常在菌で外来の菌を防ぐだけではだめなの?
これまで常在菌が皮膚のpHを弱酸性にして、外来の菌やウイルスが住み着くのを防いでいることをお伝えいたしました。
例:以前の記事(石けんを使い続けたら肌が弱くなる? 〜石けんのススメ12〜)
では、なぜ殺菌剤が必要なのでしょうか。
それは菌やウイルスが手肌などにつくだけではなく、モノを通して増殖し、口に入ってしまうということがあるからです。
菌やウイルスが広がっていくのは、次のルートがあります(*1)。
①ヒト(手指、咳、血液など)
②モノ(食品、調理、容器など)
③環境(ヒトが触る可能性がある表面、例えば、ドアノブなど)
例えば、肉を触ったヒトが、冷蔵庫のとってを触ります。そして別のヒトが取っ手を触った後、レタスなどの生野菜を触ります。この生野菜を洗わずに出してしまった場合は、肉に付着した菌が野菜に…ということに広がってしまいます(*1)。
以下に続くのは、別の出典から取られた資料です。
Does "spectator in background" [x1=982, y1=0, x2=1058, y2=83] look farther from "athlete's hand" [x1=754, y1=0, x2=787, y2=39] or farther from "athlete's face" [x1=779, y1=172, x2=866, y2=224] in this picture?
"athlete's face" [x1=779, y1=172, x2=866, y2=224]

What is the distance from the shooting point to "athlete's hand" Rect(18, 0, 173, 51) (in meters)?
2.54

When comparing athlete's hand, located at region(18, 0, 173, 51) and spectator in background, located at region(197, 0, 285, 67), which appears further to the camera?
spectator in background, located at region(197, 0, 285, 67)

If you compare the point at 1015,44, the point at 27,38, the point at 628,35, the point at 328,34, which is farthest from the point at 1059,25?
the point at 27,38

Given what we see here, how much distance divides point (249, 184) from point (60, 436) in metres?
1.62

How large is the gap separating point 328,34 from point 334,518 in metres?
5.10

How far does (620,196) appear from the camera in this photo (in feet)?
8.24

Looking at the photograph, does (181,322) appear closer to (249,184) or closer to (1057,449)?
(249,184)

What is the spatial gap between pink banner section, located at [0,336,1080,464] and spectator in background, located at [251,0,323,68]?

自分の身を守るだけではなく、他の人にも有害な菌やウイルスを移さないために、殺菌剤が必要になってきます。
殺菌剤ってなに?
殺菌剤は、菌を殺す行為そのものをいいます。
なので、菌を殺す薬剤のことを殺菌剤と言います。
「殺菌」、「消毒」、「滅菌」については、
基本的には薬事法で定められた用語にも該当します。販売する商品については、医薬部外品や医薬品に適応したものではないと使用できません(*1)。
それぞれを簡単に言うと、
「殺菌」は、菌を殺す行為そのものをさす
「消毒」は、ヒトに有害な物質を除去、無毒化
「滅菌」は、対象にしている微生物をすべて除去
になります。
薬事法に触れるため代わりに、
「除菌」、「抗菌」という言葉がよく使われています。
ちなみに、
「除菌」は、菌を取り除くことになります。
殺菌することも除菌に入ります。
殺菌、消毒作用があっても医薬品等に該当しない商品で除菌という言葉をよくみかけるようです。
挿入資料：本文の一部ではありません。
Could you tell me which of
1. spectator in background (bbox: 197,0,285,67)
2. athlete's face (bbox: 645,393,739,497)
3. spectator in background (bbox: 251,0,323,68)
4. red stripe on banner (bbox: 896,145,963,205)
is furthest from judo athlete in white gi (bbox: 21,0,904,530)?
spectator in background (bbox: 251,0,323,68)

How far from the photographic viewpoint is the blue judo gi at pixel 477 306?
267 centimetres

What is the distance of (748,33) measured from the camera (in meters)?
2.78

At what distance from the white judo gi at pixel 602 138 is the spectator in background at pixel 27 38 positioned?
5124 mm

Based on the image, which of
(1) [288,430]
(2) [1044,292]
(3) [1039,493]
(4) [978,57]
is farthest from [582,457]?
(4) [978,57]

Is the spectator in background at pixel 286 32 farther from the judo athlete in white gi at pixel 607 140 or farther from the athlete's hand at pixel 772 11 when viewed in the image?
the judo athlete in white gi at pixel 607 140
「抗菌」は菌を殺したり、菌が増えるのを阻止するという意味合いがあります。
意識をしないと気づかないですが、身の回りの日常商品で、「抗菌」と書かれたものは意外と多いですよね。
抗菌加工については、JIS規格で評価方法や基準が定められています(*1)。
菌を殺す「殺菌剤」(または除菌剤)には、種類があります。
飲むだけではないです。 アルコールの手肌の殺菌。の最後の行でほんの少し触れましたが、エタノールは手肌に薬剤が残らないので比較的やさしい殺菌剤とされています(それでも使い方によっては手荒れが生じますが..)。
種類によって手肌の負担を軽減をしたり、殺菌効果を高めたりすることができます。